Here's a salient quibble. You correctly read from the tool at the line labeled "P(X ≥ x)" properly corresponding to the probability that at least 5 correct guesses must ensue. But the value given is 0.2729797363. I'm sure you discovered, as did I, that the tool doesn't let you copy the answer. So you had to type in the actual digits. You gave us five significant digits, using the keyboard. Why did you not round the last significant digit appropriately? And why, according to you, was that the proper number of significant digits? Physics is one of those sciences where the precision of numbers rigorously matters, since our computers always give us the maximum precision of their number representations no matter how appropriate that ends up being. Statistics is another one of those fields. Work in either one long enough, providing the right number of significant digits and rounding the last one correctly becomes second nature. It's harder not to do it than to do it habitually. All right, fine, it may just be hasty typing.

But it turns out it might not be just a quibble. Play with your tool a little bit. (Yes, I can hear the audience snickering.) Vary N and x by one number either direction. If you vary x from 5 to 4, your cumulative probability for that tail jumps quite a lot, way past the p=0.05 milestone. Set N to 9 and you still just barely squeak by. Why is this happenng? Because your numbers are all way too small. Your model doesn't have enough degrees of freedom to represent variance in the composition of the data in anything but the coarsest imaginable intervals.

Small changes in the parameters of one's experiment producing vast changes in the significance of the outcome are one of the things that tell experienced experimenters that their experiment is too small. Yes, the confidence interval is computable for those small numbers. That doesn't mean it's meaningful. Working out the error bounds in all your parameters would have been helpful. This is why you need more than just a simple online tool to teach you the statistics you need in order to craft an experiment that tells you want you need to know instead of what you want to hear.

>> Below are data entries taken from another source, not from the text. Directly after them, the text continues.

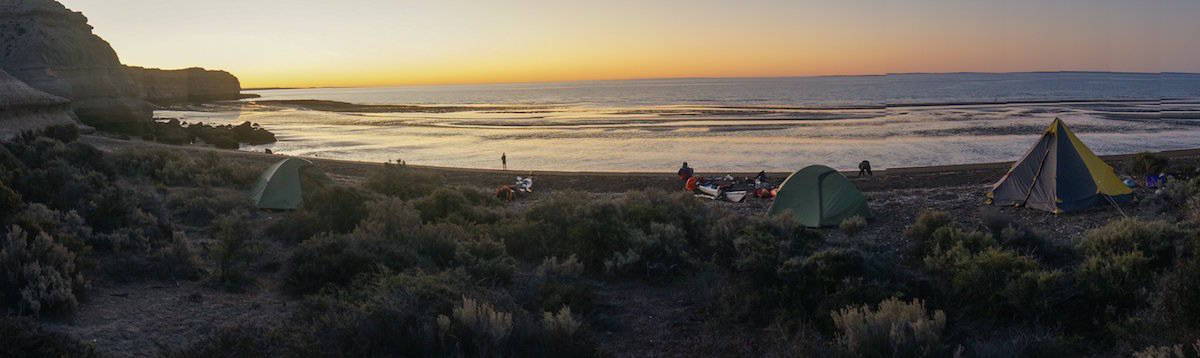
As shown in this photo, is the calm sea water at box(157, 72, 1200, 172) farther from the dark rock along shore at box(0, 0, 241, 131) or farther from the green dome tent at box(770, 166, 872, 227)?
the green dome tent at box(770, 166, 872, 227)

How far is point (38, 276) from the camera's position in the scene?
605cm

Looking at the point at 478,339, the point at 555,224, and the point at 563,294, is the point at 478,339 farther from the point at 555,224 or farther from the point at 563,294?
the point at 555,224

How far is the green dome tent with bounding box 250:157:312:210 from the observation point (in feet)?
43.9

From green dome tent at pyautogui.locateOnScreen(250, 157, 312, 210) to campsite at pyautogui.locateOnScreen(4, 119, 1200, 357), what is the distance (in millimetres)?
1230

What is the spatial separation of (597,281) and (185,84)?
130 metres

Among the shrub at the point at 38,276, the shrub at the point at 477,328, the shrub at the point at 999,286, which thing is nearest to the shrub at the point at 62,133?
the shrub at the point at 38,276

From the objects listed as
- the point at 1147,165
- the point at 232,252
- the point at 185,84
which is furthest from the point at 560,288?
the point at 185,84

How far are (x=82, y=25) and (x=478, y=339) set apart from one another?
176ft

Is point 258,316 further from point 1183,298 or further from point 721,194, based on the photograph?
point 721,194

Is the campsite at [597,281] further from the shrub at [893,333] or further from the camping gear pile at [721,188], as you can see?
the camping gear pile at [721,188]

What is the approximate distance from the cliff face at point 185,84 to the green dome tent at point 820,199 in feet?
304

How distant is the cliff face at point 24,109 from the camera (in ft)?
78.7

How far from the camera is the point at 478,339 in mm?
5328

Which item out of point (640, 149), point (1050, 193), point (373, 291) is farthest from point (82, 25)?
point (1050, 193)
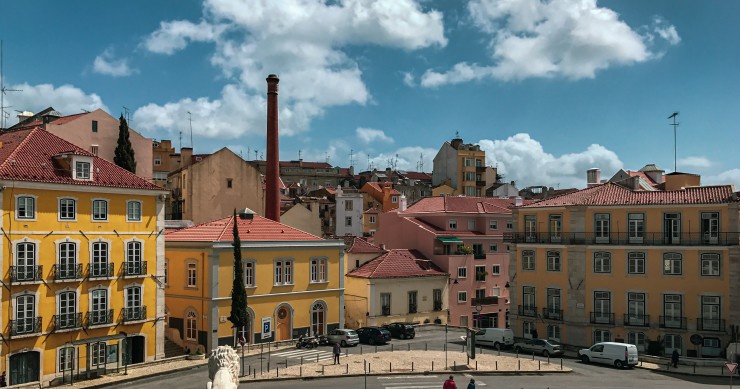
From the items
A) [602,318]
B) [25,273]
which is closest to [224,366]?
[25,273]

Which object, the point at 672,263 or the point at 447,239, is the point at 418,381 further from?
the point at 447,239

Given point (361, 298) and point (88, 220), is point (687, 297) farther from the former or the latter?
point (88, 220)

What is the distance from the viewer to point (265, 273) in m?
51.8

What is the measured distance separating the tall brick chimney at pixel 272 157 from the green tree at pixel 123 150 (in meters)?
13.0

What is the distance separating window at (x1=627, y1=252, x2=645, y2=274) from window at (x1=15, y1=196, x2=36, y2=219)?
4126 cm

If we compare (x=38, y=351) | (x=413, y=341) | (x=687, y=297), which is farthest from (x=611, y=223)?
(x=38, y=351)

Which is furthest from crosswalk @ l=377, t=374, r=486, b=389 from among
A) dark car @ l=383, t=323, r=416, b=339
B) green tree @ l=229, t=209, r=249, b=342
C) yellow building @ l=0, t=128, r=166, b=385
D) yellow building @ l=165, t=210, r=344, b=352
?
yellow building @ l=0, t=128, r=166, b=385

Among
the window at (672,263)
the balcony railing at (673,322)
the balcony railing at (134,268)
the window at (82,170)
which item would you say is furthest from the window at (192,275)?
the window at (672,263)

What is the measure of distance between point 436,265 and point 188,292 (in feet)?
89.2

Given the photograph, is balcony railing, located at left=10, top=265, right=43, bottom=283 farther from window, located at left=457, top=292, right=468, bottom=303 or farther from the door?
window, located at left=457, top=292, right=468, bottom=303

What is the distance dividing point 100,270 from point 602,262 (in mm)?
36421

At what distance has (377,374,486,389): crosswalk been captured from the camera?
1468 inches

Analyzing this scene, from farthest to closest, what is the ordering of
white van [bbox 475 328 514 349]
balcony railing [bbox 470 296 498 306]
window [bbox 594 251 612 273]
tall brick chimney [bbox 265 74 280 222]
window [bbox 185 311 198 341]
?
balcony railing [bbox 470 296 498 306] → tall brick chimney [bbox 265 74 280 222] → window [bbox 594 251 612 273] → white van [bbox 475 328 514 349] → window [bbox 185 311 198 341]

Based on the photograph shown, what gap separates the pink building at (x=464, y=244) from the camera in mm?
69188
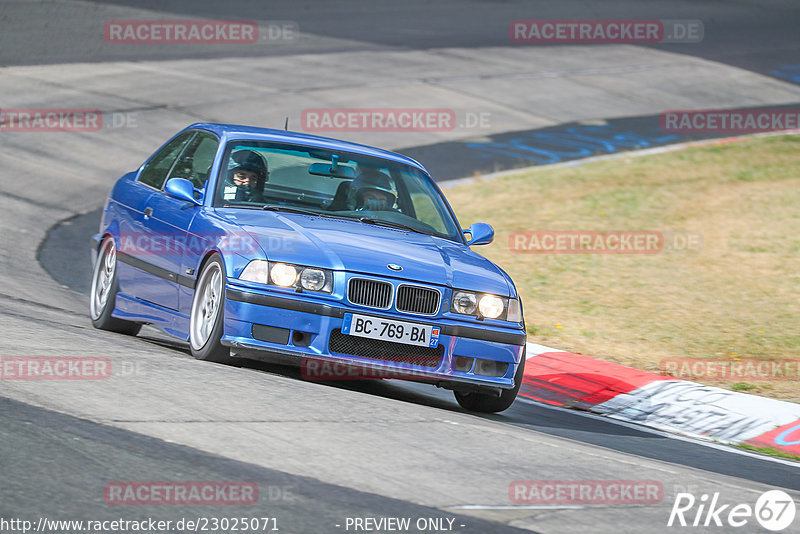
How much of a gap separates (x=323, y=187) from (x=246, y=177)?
1.81 feet

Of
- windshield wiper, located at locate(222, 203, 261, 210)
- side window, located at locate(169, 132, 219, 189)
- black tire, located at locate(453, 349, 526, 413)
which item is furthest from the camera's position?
side window, located at locate(169, 132, 219, 189)

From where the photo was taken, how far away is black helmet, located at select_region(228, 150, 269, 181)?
8117 mm

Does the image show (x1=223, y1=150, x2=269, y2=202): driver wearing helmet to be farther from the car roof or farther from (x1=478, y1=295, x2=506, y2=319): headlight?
(x1=478, y1=295, x2=506, y2=319): headlight

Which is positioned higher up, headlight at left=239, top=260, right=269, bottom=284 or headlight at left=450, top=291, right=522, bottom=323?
headlight at left=239, top=260, right=269, bottom=284

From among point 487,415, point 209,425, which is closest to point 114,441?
point 209,425

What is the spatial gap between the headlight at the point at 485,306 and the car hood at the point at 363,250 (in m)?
0.05

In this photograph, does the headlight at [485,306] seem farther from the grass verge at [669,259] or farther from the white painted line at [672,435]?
the grass verge at [669,259]

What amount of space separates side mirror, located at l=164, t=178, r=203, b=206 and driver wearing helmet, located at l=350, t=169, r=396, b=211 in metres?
1.07

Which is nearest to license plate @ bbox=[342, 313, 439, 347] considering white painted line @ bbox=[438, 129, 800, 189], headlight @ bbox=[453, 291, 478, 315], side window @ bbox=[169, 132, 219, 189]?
headlight @ bbox=[453, 291, 478, 315]

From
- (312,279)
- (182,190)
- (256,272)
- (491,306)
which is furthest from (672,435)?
(182,190)

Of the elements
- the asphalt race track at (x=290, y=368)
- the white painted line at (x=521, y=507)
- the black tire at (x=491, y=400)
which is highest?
the asphalt race track at (x=290, y=368)

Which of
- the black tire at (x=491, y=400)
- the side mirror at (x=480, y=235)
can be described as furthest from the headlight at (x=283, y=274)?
the side mirror at (x=480, y=235)

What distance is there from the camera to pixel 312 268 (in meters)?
6.95

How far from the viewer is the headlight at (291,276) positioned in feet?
22.8
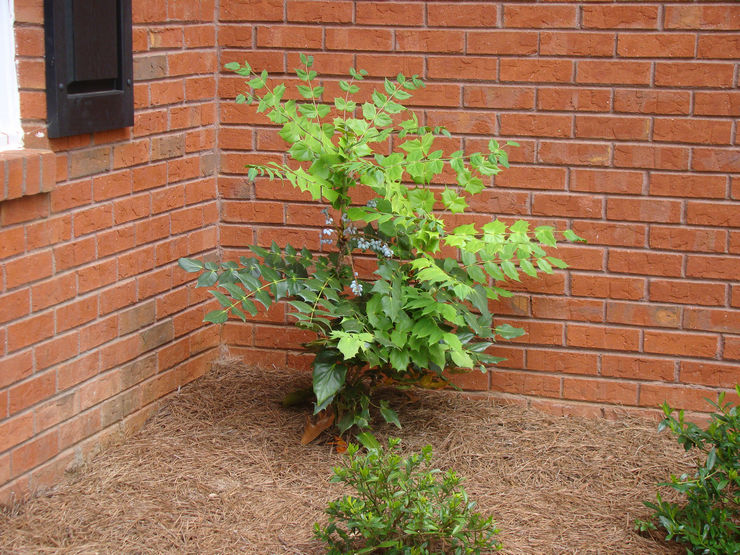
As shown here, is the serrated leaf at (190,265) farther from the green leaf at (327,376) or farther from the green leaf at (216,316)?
the green leaf at (327,376)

Keep in mind where those numbers for N and x would come from in your experiment. Your N is improperly derived, but we'll take it arguendo. It represents the number of people whose answers you thought were serious. If that's off by one -- that is, if you whimsically decided that just one more or less response was credible -- it produces a vast difference in the statistical outcome. That's when a conscientious experimenter realizes his experiment is too statistically unstable -- too sensitive -- to produce confident data. It's where you need to look at more than just cursory cumulative probabilities.

You're not even remotely close to rigorous science here. And contrary to your incessant complaints, the people here are trying to help you by pointing out your various errors. Sadly, many seem to have concluded that you have no interest in that. However, I can probably assure you that your continued bluster is probably not going to succeed. People can see you gaslighting your way through this debate. They can see you abusing and insulting your critics, trying so very hard to poison the well. But the people you're trying to discredit have, in many cases, a long history here of being able to demonstrate the correctness of their knowledge and the justification of their confidence in it. You're not going to win by trying to erode that with ham-fisted social engineering.